With the exception of those widowed (my love, thoughts and prayers to you), multiple marriages (per individual) seem to be a fast growing phenomenon.
With the divorce rate in our country being at nearly 50 percent, second, third and even fourth marriages for many individuals don’t seem that unusual. It appears that old saying “if at first you don’t succeed try, try again” is ringing true for many. But this leads me to wonder why aren’t couples succeeding in their first marriage.

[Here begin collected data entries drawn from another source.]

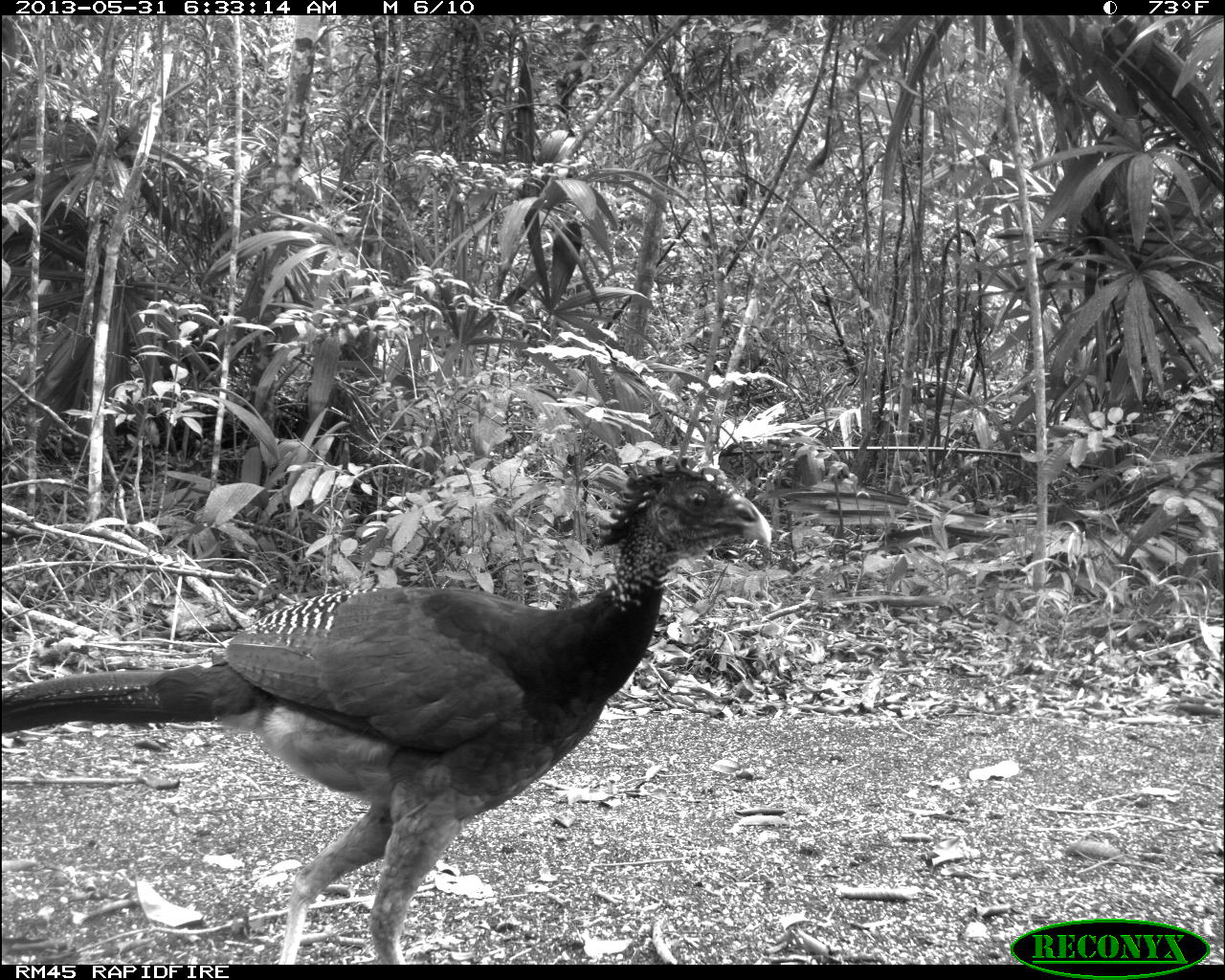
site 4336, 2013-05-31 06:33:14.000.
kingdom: Animalia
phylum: Chordata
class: Aves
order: Galliformes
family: Cracidae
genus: Crax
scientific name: Crax rubra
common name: great curassow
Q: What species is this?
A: Crax rubra (great curassow).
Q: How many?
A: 1.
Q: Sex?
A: Female.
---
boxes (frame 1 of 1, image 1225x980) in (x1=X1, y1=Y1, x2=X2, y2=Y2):
crax rubra: (x1=0, y1=453, x2=771, y2=964)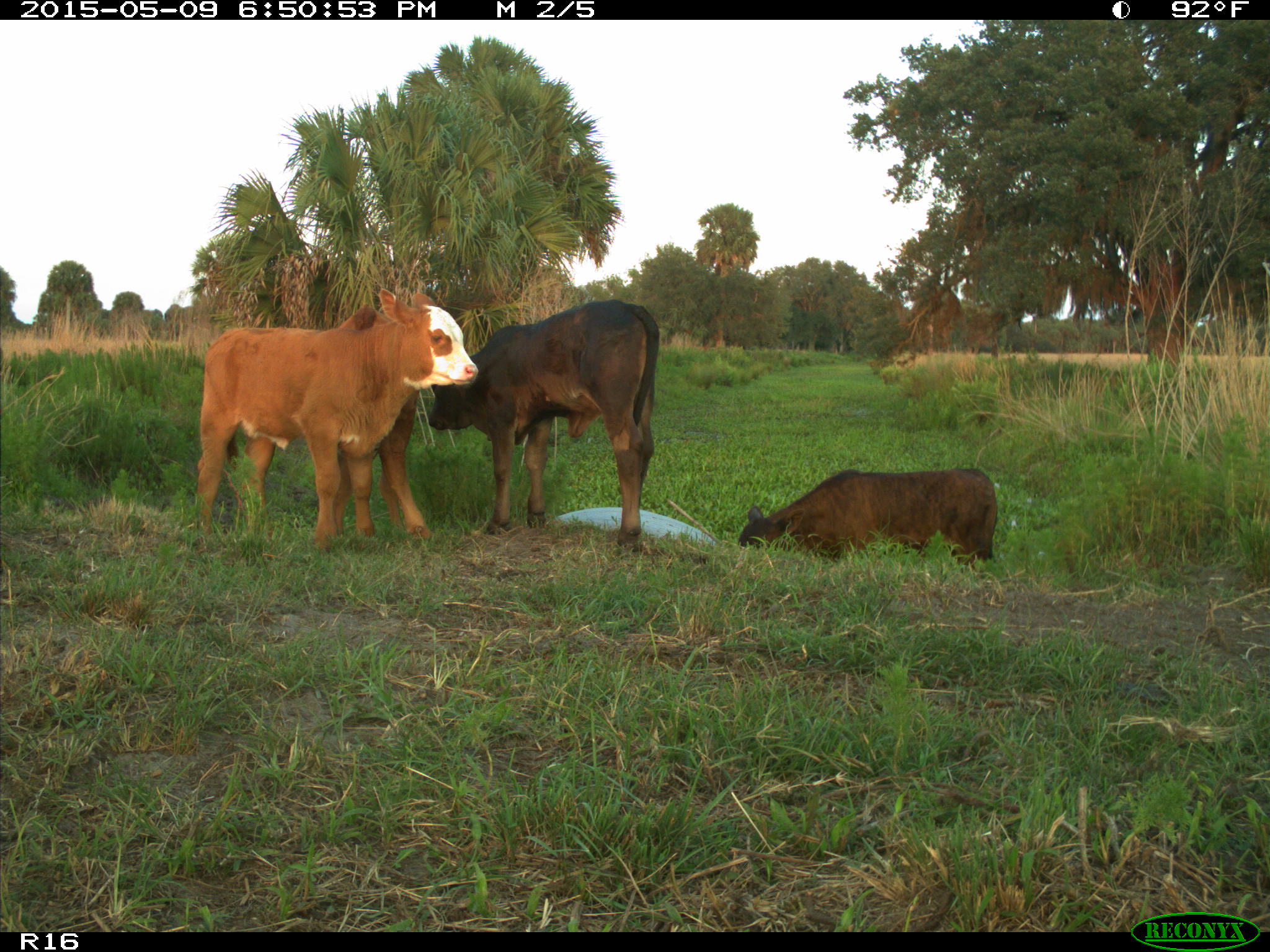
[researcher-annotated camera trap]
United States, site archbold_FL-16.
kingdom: Animalia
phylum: Chordata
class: Mammalia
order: Artiodactyla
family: Bovidae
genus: Bos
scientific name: Bos taurus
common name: domestic cow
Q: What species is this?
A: Bos taurus (domestic cow).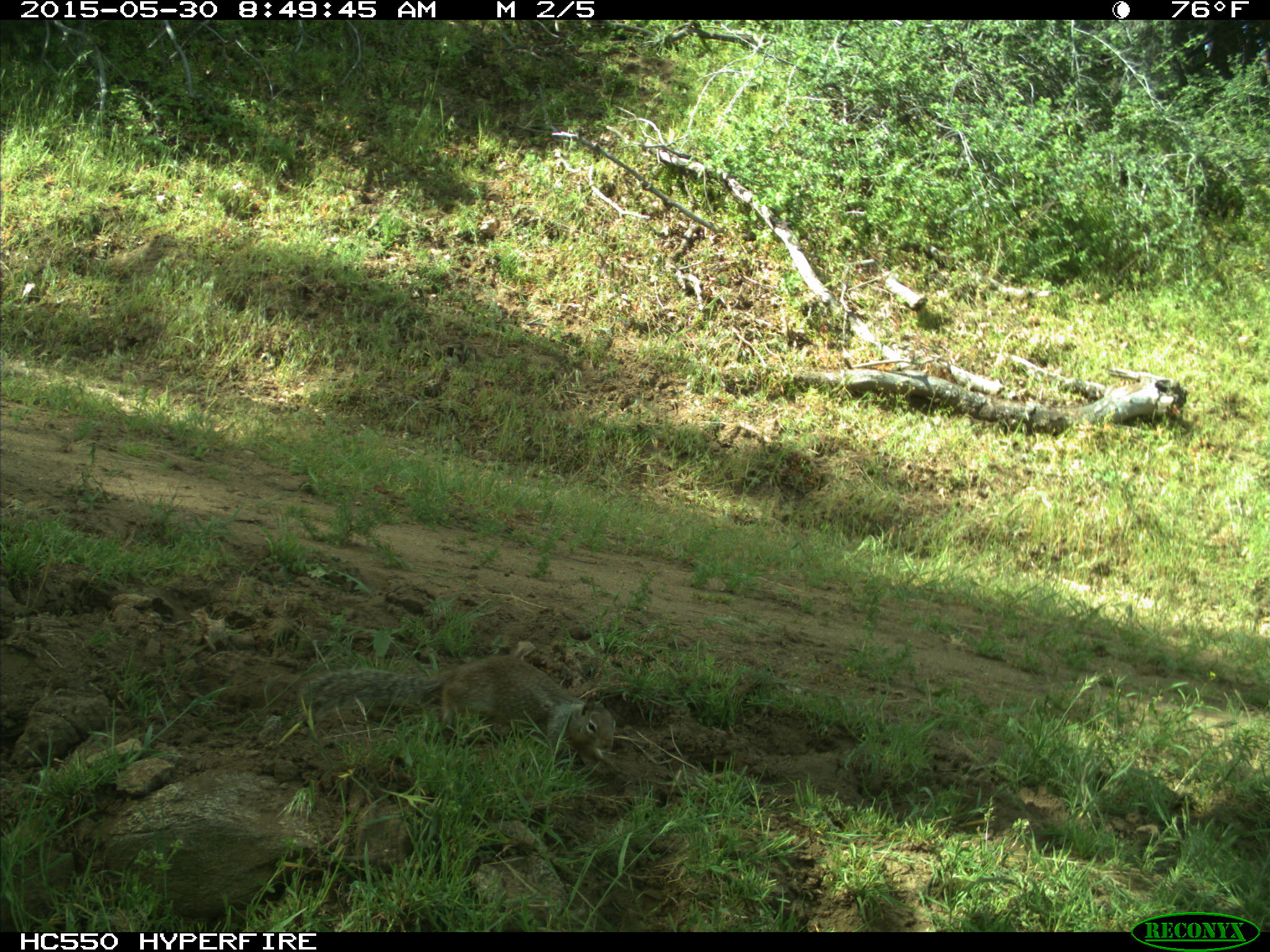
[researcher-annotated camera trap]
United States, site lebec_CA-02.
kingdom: Animalia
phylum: Chordata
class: Mammalia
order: Rodentia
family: Sciuridae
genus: Otospermophilus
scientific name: Otospermophilus beecheyi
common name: california ground squirrel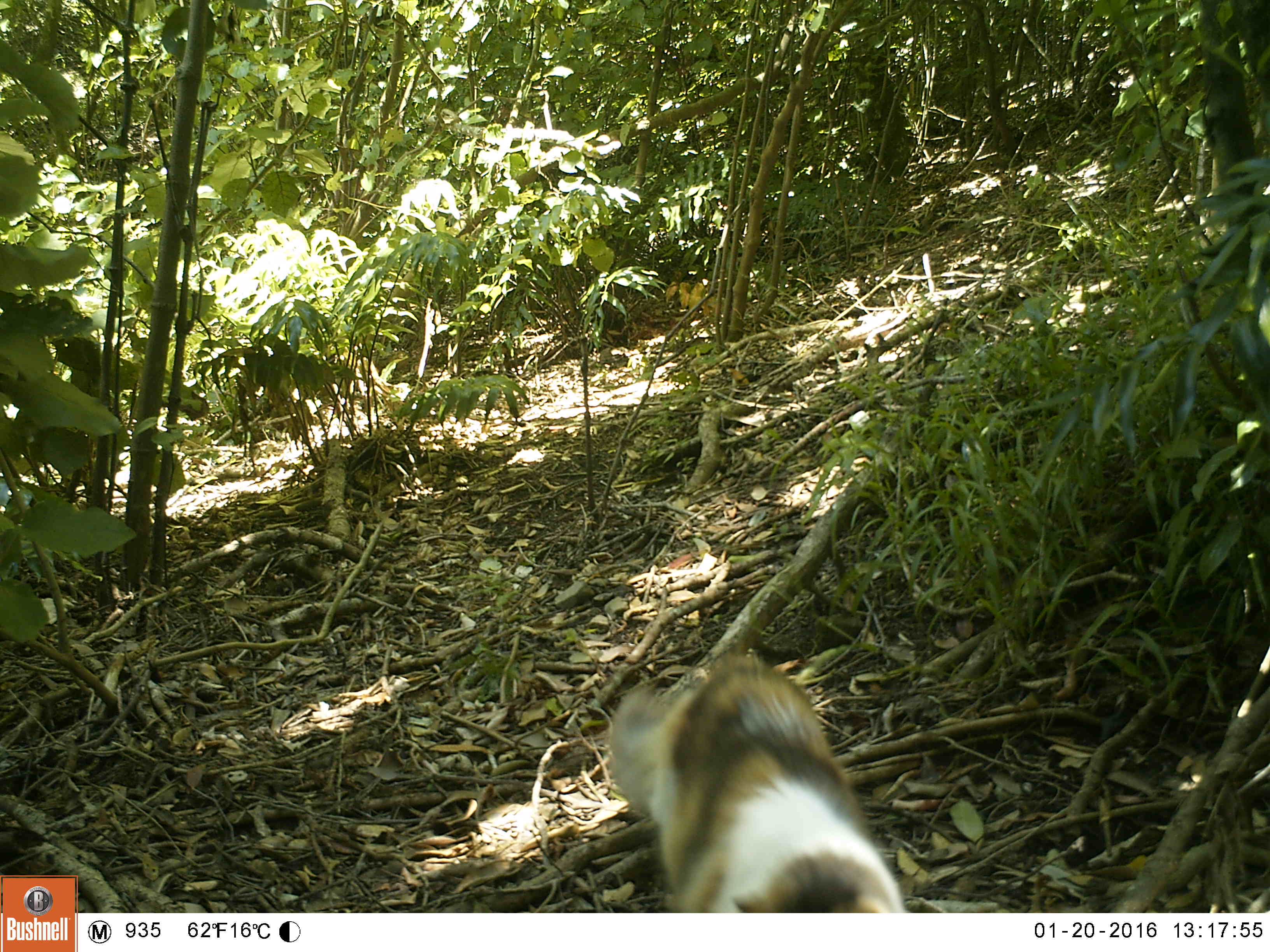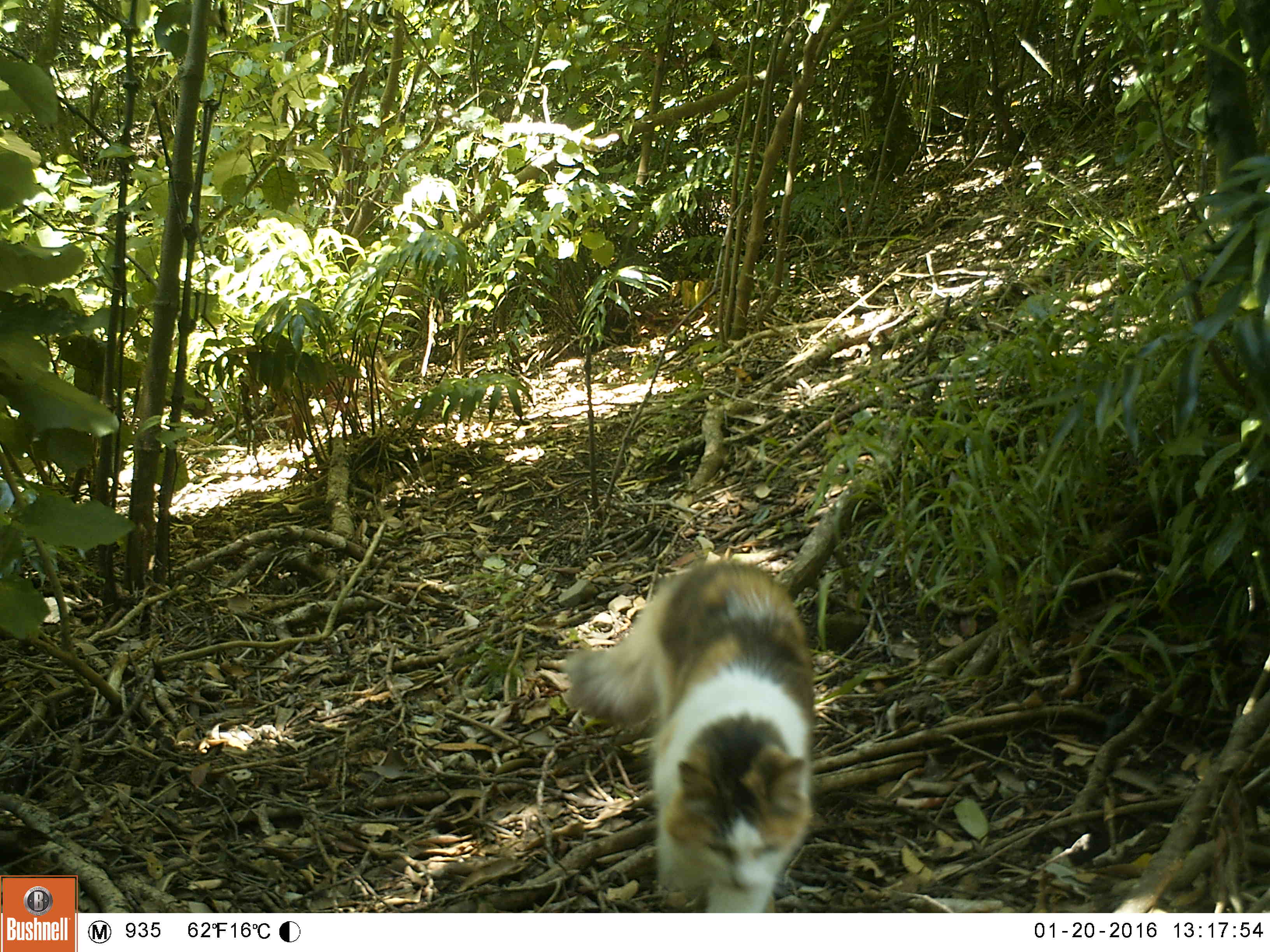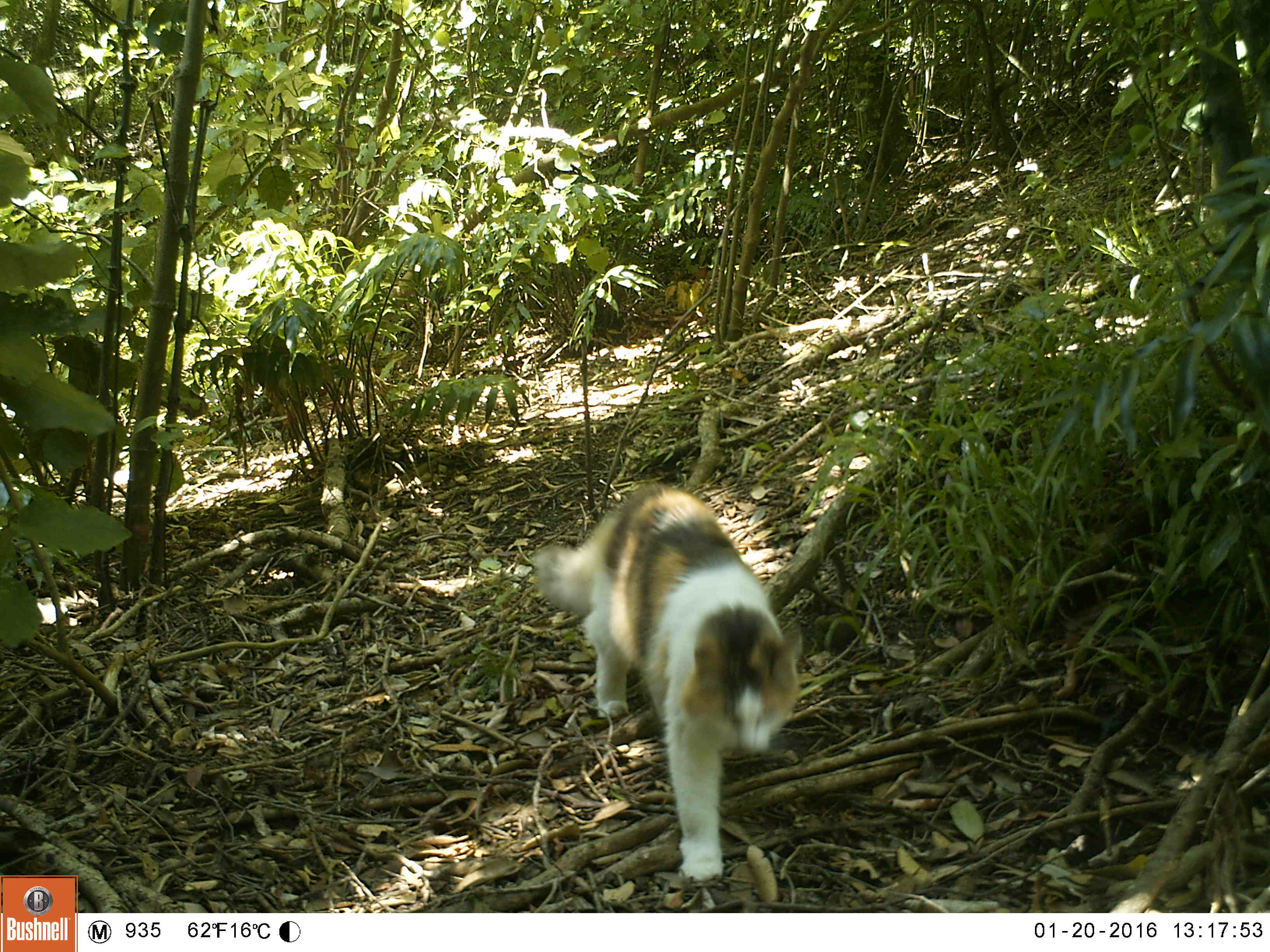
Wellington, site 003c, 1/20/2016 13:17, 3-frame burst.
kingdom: Animalia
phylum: Chordata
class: Mammalia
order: Carnivora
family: Felidae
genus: Felis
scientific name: Felis catus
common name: cat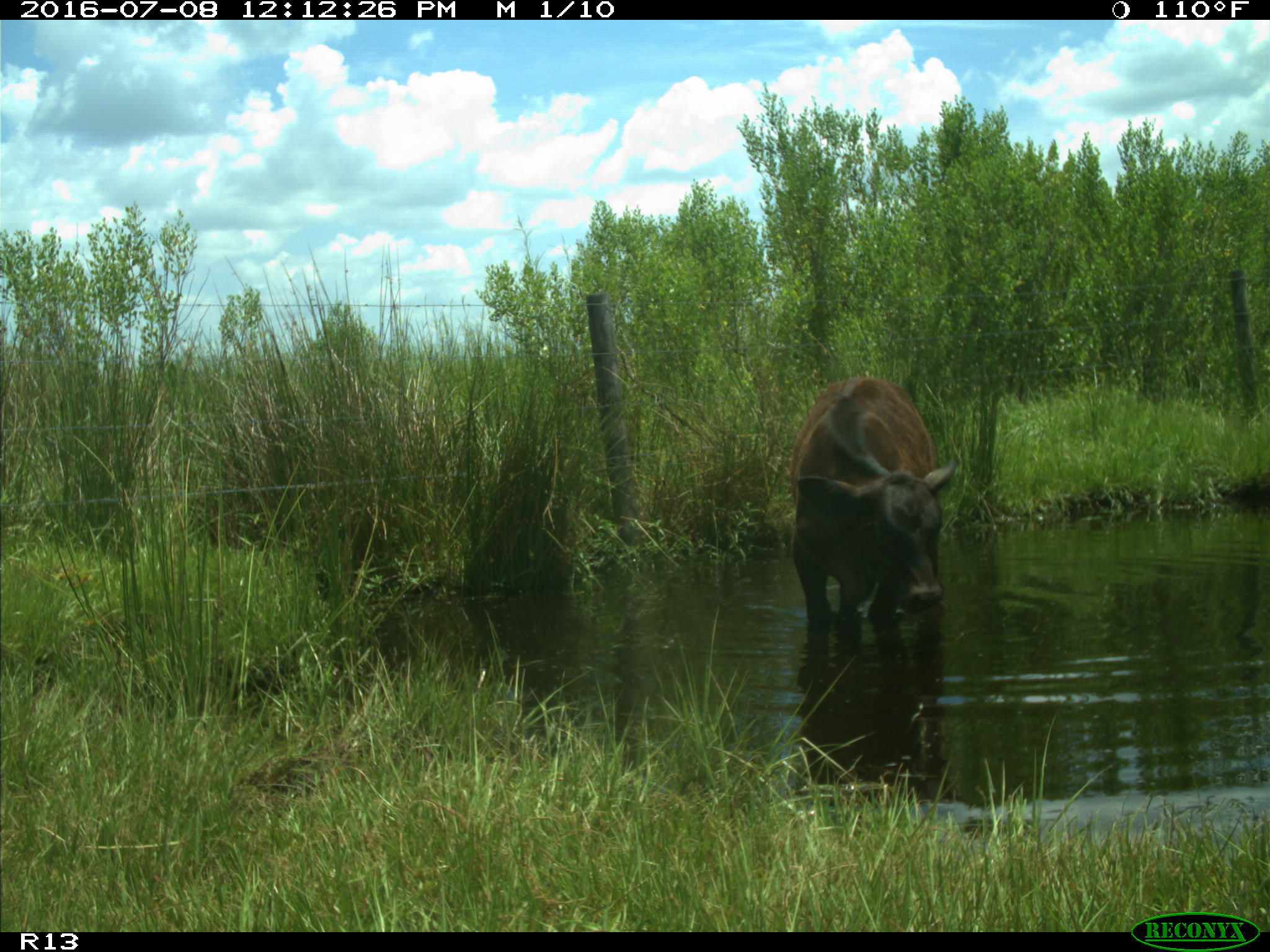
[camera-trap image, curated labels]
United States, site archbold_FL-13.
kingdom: Animalia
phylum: Chordata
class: Mammalia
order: Artiodactyla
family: Bovidae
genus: Bos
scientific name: Bos taurus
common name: domestic cow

Marriage is one of the most serious life commitments, and some simply aren’t ready. As a result, unions seem to end for a variety of reasons. Sometimes couples rush into them without completely understanding the level of sacrifice needed. They may also enter into marriage with unrealistic expectations, leading to disappointment and frustration. Or perhaps a spouse turns out to be an entirely different person once the “I Dos” are exchanged. Whatever the reason, couples are throwing in the towel and moving on to the next and the next and the next.
Getting married is one thing, staying married is another. Here are a few suggestions and questions to ask to help you make your first marriage your only marriage:
Understand the responsibility of the title “spouse”
Do you have a clear understanding of the expectations of saying “I do”? It varies from marriage to marriage, so it’s important to have some questions answered. What does your spouse deem important in marriage? What are his or her needs or expectations? Are you able to meet or even exceed those needs? Will you ever grow tired of fulfilling those needs? Will that responsibility ever become too much? Carefully consider your answers to each of these questions. A marriage will fail if there is a lack of understanding regarding the requirements.
Create a plan for marriage success
Nothing succeeds without a plan—not a business and definitely not a marriage. How do you plan to make your marriage work? How will you handle the challenges that may surface? How will you disagree? What will you do when your marriage isn’t as fun anymore? What solutions do you already have in mind for making your marriage last? What will you be willing to sacrifice to save your marriage? What resources will you use when you need guidance? Creating a blueprint for your marriage increases the chances of its survival.
Know the deepest truth of who you are and why you are
Taking a self-assessment of your strengths and weaknesses is needed prior to sharing your life with someone. We take us wherever we go. What are your quirks, bad habits and pet peeves? Why do they exist? Could they possibly impact you being successful in love? Are you jealous, possessive or sensitive? Can you admit your weaknesses to your partner? Is there a plan to correct the behaviors you’re not as fond of? Are you willing to make those corrections? Is your spouse worth making a few personal development changes? Being honest about the baggage we bring creates an awareness and a better opportunity to make the necessary changes for our marriage. Additionally, take inventory of your strengths and be aware of your worth. You’re less likely to marry the “wrong” person when you have confidence in yourself; love yourself enough to choose a mate who will love, care and respect you.
Again, marriage should never be entered into lightly. Careful thought has to be taken when deciding to share our lives with someone. Not every day will be easy, and we must recognize whether or not we’re cut out for this. We can get marriage right the very first time by removing divorce as an option, investing in it, making sacrifices and being honest about who we are.
BMWK, what are you doing to make your marriage last? And singles, what are you doing to prepare for marriage?